A Simple Stone Game HDU - 6237
After he has learned how to play Nim game, Bob begins to try another stone game which seems much easier.
The game goes like this: one player starts the game with N piles of stones. There is ai stones on the ith pile. On one turn, the player can move exactly one stone from one pile to another pile. After one turn, if there exits a number x(x>1) such that for each pile bi is the multiple of x where bi is the number of stone of the this pile now), the game will stop. Now you need to help Bob to calculate the minimum turns he need to stop this boring game. You can regard that 0
is the multiple of any positive number.
Input
The first line is the number of test cases. For each test case, the first line contains one positive number N(1≤N≤100000), indicating the number of piles of stones.
The second line contains N positive number, the ith number ai(1≤ai≤100000) indicating the number of stones of the ith pile.
The sum of N of all test cases is not exceed 5∗105
.
Output
For each test case, output a integer donating the answer as described above. If there exist a satisfied number x initially, you just need to output 0
. It’s guaranteed that there exists at least one solution.
Sample Input
2
5
1 2 3 4 5
2
5 7
Sample Output
2
1
題意:
現在有n堆石子,且已知每堆石子的數量,每次操作你可以從任一堆中取一顆石子放到另一堆中,問最少操作幾次使得每一堆石子的數量均是某一個數的倍數。即n個數都有一個公因子,a[i]%x==0 (x > 1)
分析:
首先我們考慮如果對於每一個數a[i] % x = 0,則這n個數的總和sum % x = 0,因爲相當於有n個x相加了嘛,結果必然是n的倍數。

提取信息:
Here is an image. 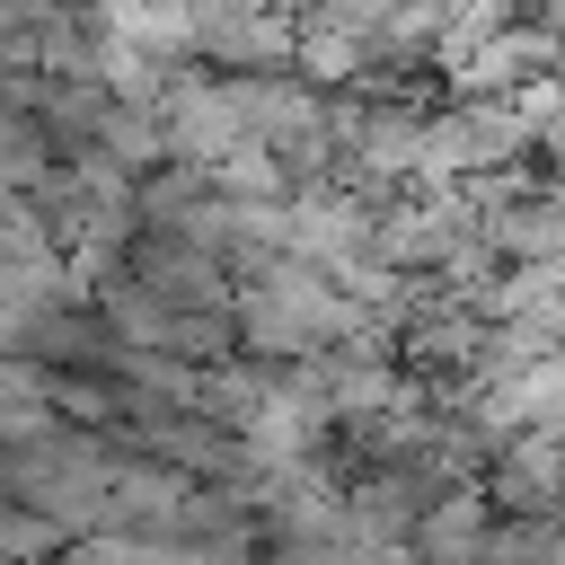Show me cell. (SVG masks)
<instances>
[{"label":"cell","instance_id":"6da1fadb","mask_svg":"<svg viewBox=\"0 0 565 565\" xmlns=\"http://www.w3.org/2000/svg\"><path fill=\"white\" fill-rule=\"evenodd\" d=\"M335 327H353V309L309 265H265V282H247V300H238V335L256 353H318Z\"/></svg>","mask_w":565,"mask_h":565}]
</instances>
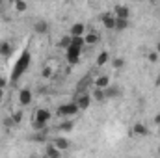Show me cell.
<instances>
[{"mask_svg": "<svg viewBox=\"0 0 160 158\" xmlns=\"http://www.w3.org/2000/svg\"><path fill=\"white\" fill-rule=\"evenodd\" d=\"M30 62H32L30 52H28V50H22L21 58L17 60V63H15V67H13V71H11V82H17V80H19L24 73H26V71H28Z\"/></svg>", "mask_w": 160, "mask_h": 158, "instance_id": "obj_1", "label": "cell"}, {"mask_svg": "<svg viewBox=\"0 0 160 158\" xmlns=\"http://www.w3.org/2000/svg\"><path fill=\"white\" fill-rule=\"evenodd\" d=\"M80 108L78 104L73 101V102H67V104H62V106H58V110H56V116L58 117H71V116H75V114H78Z\"/></svg>", "mask_w": 160, "mask_h": 158, "instance_id": "obj_2", "label": "cell"}, {"mask_svg": "<svg viewBox=\"0 0 160 158\" xmlns=\"http://www.w3.org/2000/svg\"><path fill=\"white\" fill-rule=\"evenodd\" d=\"M80 54H82V48L77 47V45H69V47L65 48V56H67V62H69L71 65H77L80 62Z\"/></svg>", "mask_w": 160, "mask_h": 158, "instance_id": "obj_3", "label": "cell"}, {"mask_svg": "<svg viewBox=\"0 0 160 158\" xmlns=\"http://www.w3.org/2000/svg\"><path fill=\"white\" fill-rule=\"evenodd\" d=\"M75 102L78 104L80 112H82V110H88V108H89V104H91V97H89L88 93H77Z\"/></svg>", "mask_w": 160, "mask_h": 158, "instance_id": "obj_4", "label": "cell"}, {"mask_svg": "<svg viewBox=\"0 0 160 158\" xmlns=\"http://www.w3.org/2000/svg\"><path fill=\"white\" fill-rule=\"evenodd\" d=\"M32 99H34L32 89L24 87V89H21V91H19V102H21V106H28V104L32 102Z\"/></svg>", "mask_w": 160, "mask_h": 158, "instance_id": "obj_5", "label": "cell"}, {"mask_svg": "<svg viewBox=\"0 0 160 158\" xmlns=\"http://www.w3.org/2000/svg\"><path fill=\"white\" fill-rule=\"evenodd\" d=\"M45 155L50 158H60L62 156V149H58L52 141H47V145H45Z\"/></svg>", "mask_w": 160, "mask_h": 158, "instance_id": "obj_6", "label": "cell"}, {"mask_svg": "<svg viewBox=\"0 0 160 158\" xmlns=\"http://www.w3.org/2000/svg\"><path fill=\"white\" fill-rule=\"evenodd\" d=\"M101 21H102V26L104 28H108V30H114L116 28V15L114 13H104L101 17Z\"/></svg>", "mask_w": 160, "mask_h": 158, "instance_id": "obj_7", "label": "cell"}, {"mask_svg": "<svg viewBox=\"0 0 160 158\" xmlns=\"http://www.w3.org/2000/svg\"><path fill=\"white\" fill-rule=\"evenodd\" d=\"M13 54V45L9 41H0V56L2 58H9Z\"/></svg>", "mask_w": 160, "mask_h": 158, "instance_id": "obj_8", "label": "cell"}, {"mask_svg": "<svg viewBox=\"0 0 160 158\" xmlns=\"http://www.w3.org/2000/svg\"><path fill=\"white\" fill-rule=\"evenodd\" d=\"M34 32H36V34H39V36H45V34L48 32V22H47V21H43V19L36 21V22H34Z\"/></svg>", "mask_w": 160, "mask_h": 158, "instance_id": "obj_9", "label": "cell"}, {"mask_svg": "<svg viewBox=\"0 0 160 158\" xmlns=\"http://www.w3.org/2000/svg\"><path fill=\"white\" fill-rule=\"evenodd\" d=\"M104 95H106V99H119L121 97V89L118 86H108V87H104Z\"/></svg>", "mask_w": 160, "mask_h": 158, "instance_id": "obj_10", "label": "cell"}, {"mask_svg": "<svg viewBox=\"0 0 160 158\" xmlns=\"http://www.w3.org/2000/svg\"><path fill=\"white\" fill-rule=\"evenodd\" d=\"M50 110H47V108H39V110H36V116L34 119H38V121H43V123H48L50 121Z\"/></svg>", "mask_w": 160, "mask_h": 158, "instance_id": "obj_11", "label": "cell"}, {"mask_svg": "<svg viewBox=\"0 0 160 158\" xmlns=\"http://www.w3.org/2000/svg\"><path fill=\"white\" fill-rule=\"evenodd\" d=\"M114 15H116V17H123V19H128L130 9H128V6L119 4V6H116V7H114Z\"/></svg>", "mask_w": 160, "mask_h": 158, "instance_id": "obj_12", "label": "cell"}, {"mask_svg": "<svg viewBox=\"0 0 160 158\" xmlns=\"http://www.w3.org/2000/svg\"><path fill=\"white\" fill-rule=\"evenodd\" d=\"M58 149H62V151H67L69 147H71V141L69 140H65V138H54V140H50Z\"/></svg>", "mask_w": 160, "mask_h": 158, "instance_id": "obj_13", "label": "cell"}, {"mask_svg": "<svg viewBox=\"0 0 160 158\" xmlns=\"http://www.w3.org/2000/svg\"><path fill=\"white\" fill-rule=\"evenodd\" d=\"M95 87H101V89H104V87H108L110 86V77L108 75H101L99 78H95Z\"/></svg>", "mask_w": 160, "mask_h": 158, "instance_id": "obj_14", "label": "cell"}, {"mask_svg": "<svg viewBox=\"0 0 160 158\" xmlns=\"http://www.w3.org/2000/svg\"><path fill=\"white\" fill-rule=\"evenodd\" d=\"M132 132H134V134H138V136H147V134H149V130H147V126H145L143 123H134Z\"/></svg>", "mask_w": 160, "mask_h": 158, "instance_id": "obj_15", "label": "cell"}, {"mask_svg": "<svg viewBox=\"0 0 160 158\" xmlns=\"http://www.w3.org/2000/svg\"><path fill=\"white\" fill-rule=\"evenodd\" d=\"M84 32H86V24L82 22H75L71 26V36H84Z\"/></svg>", "mask_w": 160, "mask_h": 158, "instance_id": "obj_16", "label": "cell"}, {"mask_svg": "<svg viewBox=\"0 0 160 158\" xmlns=\"http://www.w3.org/2000/svg\"><path fill=\"white\" fill-rule=\"evenodd\" d=\"M73 126H75V123L73 121H63V123H60L58 126H56V130H60V132H71L73 130Z\"/></svg>", "mask_w": 160, "mask_h": 158, "instance_id": "obj_17", "label": "cell"}, {"mask_svg": "<svg viewBox=\"0 0 160 158\" xmlns=\"http://www.w3.org/2000/svg\"><path fill=\"white\" fill-rule=\"evenodd\" d=\"M128 28V19H123V17H116V28L114 30H127Z\"/></svg>", "mask_w": 160, "mask_h": 158, "instance_id": "obj_18", "label": "cell"}, {"mask_svg": "<svg viewBox=\"0 0 160 158\" xmlns=\"http://www.w3.org/2000/svg\"><path fill=\"white\" fill-rule=\"evenodd\" d=\"M108 60H110V54H108V52H101V54L97 56V67L106 65V63H108Z\"/></svg>", "mask_w": 160, "mask_h": 158, "instance_id": "obj_19", "label": "cell"}, {"mask_svg": "<svg viewBox=\"0 0 160 158\" xmlns=\"http://www.w3.org/2000/svg\"><path fill=\"white\" fill-rule=\"evenodd\" d=\"M93 99H95L97 102H104V101H106L104 89H101V87H95V91H93Z\"/></svg>", "mask_w": 160, "mask_h": 158, "instance_id": "obj_20", "label": "cell"}, {"mask_svg": "<svg viewBox=\"0 0 160 158\" xmlns=\"http://www.w3.org/2000/svg\"><path fill=\"white\" fill-rule=\"evenodd\" d=\"M84 39H86V45H95V43L99 41V34H97V32H91V34L84 36Z\"/></svg>", "mask_w": 160, "mask_h": 158, "instance_id": "obj_21", "label": "cell"}, {"mask_svg": "<svg viewBox=\"0 0 160 158\" xmlns=\"http://www.w3.org/2000/svg\"><path fill=\"white\" fill-rule=\"evenodd\" d=\"M112 67H114V69H123V67H125V60H123V58H114V60H112Z\"/></svg>", "mask_w": 160, "mask_h": 158, "instance_id": "obj_22", "label": "cell"}, {"mask_svg": "<svg viewBox=\"0 0 160 158\" xmlns=\"http://www.w3.org/2000/svg\"><path fill=\"white\" fill-rule=\"evenodd\" d=\"M26 7H28V6H26V2H24V0H15V9H17L19 13L26 11Z\"/></svg>", "mask_w": 160, "mask_h": 158, "instance_id": "obj_23", "label": "cell"}, {"mask_svg": "<svg viewBox=\"0 0 160 158\" xmlns=\"http://www.w3.org/2000/svg\"><path fill=\"white\" fill-rule=\"evenodd\" d=\"M34 130H47V123L34 119Z\"/></svg>", "mask_w": 160, "mask_h": 158, "instance_id": "obj_24", "label": "cell"}, {"mask_svg": "<svg viewBox=\"0 0 160 158\" xmlns=\"http://www.w3.org/2000/svg\"><path fill=\"white\" fill-rule=\"evenodd\" d=\"M15 125H17V123L13 121V117H11V116H9V117H6V119H4V126H6V128H13Z\"/></svg>", "mask_w": 160, "mask_h": 158, "instance_id": "obj_25", "label": "cell"}, {"mask_svg": "<svg viewBox=\"0 0 160 158\" xmlns=\"http://www.w3.org/2000/svg\"><path fill=\"white\" fill-rule=\"evenodd\" d=\"M71 45V36H63L62 41H60V47H63V48H67Z\"/></svg>", "mask_w": 160, "mask_h": 158, "instance_id": "obj_26", "label": "cell"}, {"mask_svg": "<svg viewBox=\"0 0 160 158\" xmlns=\"http://www.w3.org/2000/svg\"><path fill=\"white\" fill-rule=\"evenodd\" d=\"M147 60H149V62H153V63H157V60H158V52H157V50L149 52V54H147Z\"/></svg>", "mask_w": 160, "mask_h": 158, "instance_id": "obj_27", "label": "cell"}, {"mask_svg": "<svg viewBox=\"0 0 160 158\" xmlns=\"http://www.w3.org/2000/svg\"><path fill=\"white\" fill-rule=\"evenodd\" d=\"M11 117H13V121L19 125V123L22 121V114H21V112H13V114H11Z\"/></svg>", "mask_w": 160, "mask_h": 158, "instance_id": "obj_28", "label": "cell"}, {"mask_svg": "<svg viewBox=\"0 0 160 158\" xmlns=\"http://www.w3.org/2000/svg\"><path fill=\"white\" fill-rule=\"evenodd\" d=\"M6 86H8V80L4 78V77H0V87H2V89H6Z\"/></svg>", "mask_w": 160, "mask_h": 158, "instance_id": "obj_29", "label": "cell"}, {"mask_svg": "<svg viewBox=\"0 0 160 158\" xmlns=\"http://www.w3.org/2000/svg\"><path fill=\"white\" fill-rule=\"evenodd\" d=\"M50 75H52L50 69H45V71H43V77H45V78H50Z\"/></svg>", "mask_w": 160, "mask_h": 158, "instance_id": "obj_30", "label": "cell"}, {"mask_svg": "<svg viewBox=\"0 0 160 158\" xmlns=\"http://www.w3.org/2000/svg\"><path fill=\"white\" fill-rule=\"evenodd\" d=\"M155 125H160V112L155 116Z\"/></svg>", "mask_w": 160, "mask_h": 158, "instance_id": "obj_31", "label": "cell"}, {"mask_svg": "<svg viewBox=\"0 0 160 158\" xmlns=\"http://www.w3.org/2000/svg\"><path fill=\"white\" fill-rule=\"evenodd\" d=\"M4 93H6V89H2V87H0V102L4 101Z\"/></svg>", "mask_w": 160, "mask_h": 158, "instance_id": "obj_32", "label": "cell"}, {"mask_svg": "<svg viewBox=\"0 0 160 158\" xmlns=\"http://www.w3.org/2000/svg\"><path fill=\"white\" fill-rule=\"evenodd\" d=\"M155 50H157V52H158V54H160V41H158V43H157V48H155Z\"/></svg>", "mask_w": 160, "mask_h": 158, "instance_id": "obj_33", "label": "cell"}, {"mask_svg": "<svg viewBox=\"0 0 160 158\" xmlns=\"http://www.w3.org/2000/svg\"><path fill=\"white\" fill-rule=\"evenodd\" d=\"M2 6H4V0H0V7H2Z\"/></svg>", "mask_w": 160, "mask_h": 158, "instance_id": "obj_34", "label": "cell"}, {"mask_svg": "<svg viewBox=\"0 0 160 158\" xmlns=\"http://www.w3.org/2000/svg\"><path fill=\"white\" fill-rule=\"evenodd\" d=\"M151 2H158V0H151Z\"/></svg>", "mask_w": 160, "mask_h": 158, "instance_id": "obj_35", "label": "cell"}, {"mask_svg": "<svg viewBox=\"0 0 160 158\" xmlns=\"http://www.w3.org/2000/svg\"><path fill=\"white\" fill-rule=\"evenodd\" d=\"M158 155H160V147H158Z\"/></svg>", "mask_w": 160, "mask_h": 158, "instance_id": "obj_36", "label": "cell"}]
</instances>
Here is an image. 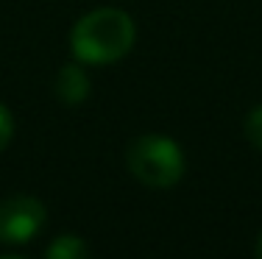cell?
Listing matches in <instances>:
<instances>
[{"mask_svg": "<svg viewBox=\"0 0 262 259\" xmlns=\"http://www.w3.org/2000/svg\"><path fill=\"white\" fill-rule=\"evenodd\" d=\"M137 28L123 9H95L70 31L73 56L84 64H112L134 48Z\"/></svg>", "mask_w": 262, "mask_h": 259, "instance_id": "cell-1", "label": "cell"}, {"mask_svg": "<svg viewBox=\"0 0 262 259\" xmlns=\"http://www.w3.org/2000/svg\"><path fill=\"white\" fill-rule=\"evenodd\" d=\"M131 176L151 190H170L184 176V151L165 134H142L128 145Z\"/></svg>", "mask_w": 262, "mask_h": 259, "instance_id": "cell-2", "label": "cell"}, {"mask_svg": "<svg viewBox=\"0 0 262 259\" xmlns=\"http://www.w3.org/2000/svg\"><path fill=\"white\" fill-rule=\"evenodd\" d=\"M45 223V206L34 195H11L0 201V243L20 245L36 237Z\"/></svg>", "mask_w": 262, "mask_h": 259, "instance_id": "cell-3", "label": "cell"}, {"mask_svg": "<svg viewBox=\"0 0 262 259\" xmlns=\"http://www.w3.org/2000/svg\"><path fill=\"white\" fill-rule=\"evenodd\" d=\"M90 76L81 70L78 64H64L59 73H56V81H53V92L64 106H78L90 98Z\"/></svg>", "mask_w": 262, "mask_h": 259, "instance_id": "cell-4", "label": "cell"}, {"mask_svg": "<svg viewBox=\"0 0 262 259\" xmlns=\"http://www.w3.org/2000/svg\"><path fill=\"white\" fill-rule=\"evenodd\" d=\"M45 259H90V248L76 234H61L48 245Z\"/></svg>", "mask_w": 262, "mask_h": 259, "instance_id": "cell-5", "label": "cell"}, {"mask_svg": "<svg viewBox=\"0 0 262 259\" xmlns=\"http://www.w3.org/2000/svg\"><path fill=\"white\" fill-rule=\"evenodd\" d=\"M246 137L254 148L262 151V106H257L251 114L246 117Z\"/></svg>", "mask_w": 262, "mask_h": 259, "instance_id": "cell-6", "label": "cell"}, {"mask_svg": "<svg viewBox=\"0 0 262 259\" xmlns=\"http://www.w3.org/2000/svg\"><path fill=\"white\" fill-rule=\"evenodd\" d=\"M11 137H14V117H11V112L0 103V151H6V145L11 143Z\"/></svg>", "mask_w": 262, "mask_h": 259, "instance_id": "cell-7", "label": "cell"}, {"mask_svg": "<svg viewBox=\"0 0 262 259\" xmlns=\"http://www.w3.org/2000/svg\"><path fill=\"white\" fill-rule=\"evenodd\" d=\"M257 259H262V234H259V240H257Z\"/></svg>", "mask_w": 262, "mask_h": 259, "instance_id": "cell-8", "label": "cell"}, {"mask_svg": "<svg viewBox=\"0 0 262 259\" xmlns=\"http://www.w3.org/2000/svg\"><path fill=\"white\" fill-rule=\"evenodd\" d=\"M0 259H20V256H0Z\"/></svg>", "mask_w": 262, "mask_h": 259, "instance_id": "cell-9", "label": "cell"}]
</instances>
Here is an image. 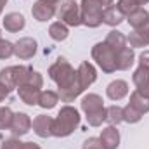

任务: 请接着上文石子游戏题解的最后一句往下续写。

正确答案:
那麼這個時候我們就能想到,sum的因子,就可以作爲這n個數的公因子,即x
但是sum會很大,那麼所有的因子數量衆多,一一枚舉是不可能的
我們知道題目要求的只是含有公因子即可,那麼我們就找最本質的因子,即素因子,因爲每個因子都可由素因子乘積表示,所以,以某一因子x作爲公因子,和以構成x的素因子p作爲公因子,這兩個之間只是差了整倍數的關係,而整倍數其實是不需要考慮的,對我們沒有影響
爲什麼?主要原因是我們的做題方法,既然我們想要讓每個數a[i] % x = 0,即我們想看看a[i]是不是x的倍數,所以我們取模,如果爲0說明是,就不管了,不是的話,餘數就是我們需要補充的或減去的,由於是取模,所以如果a[i] % x = 0,那麼a[i] % p = 0,反之如果a[i] % x != 0,那麼a[i] % p會更好,因爲p比x小呀,所以這樣就能保證取模後的餘數小,這樣操作就少了。
取模後怎麼做呢?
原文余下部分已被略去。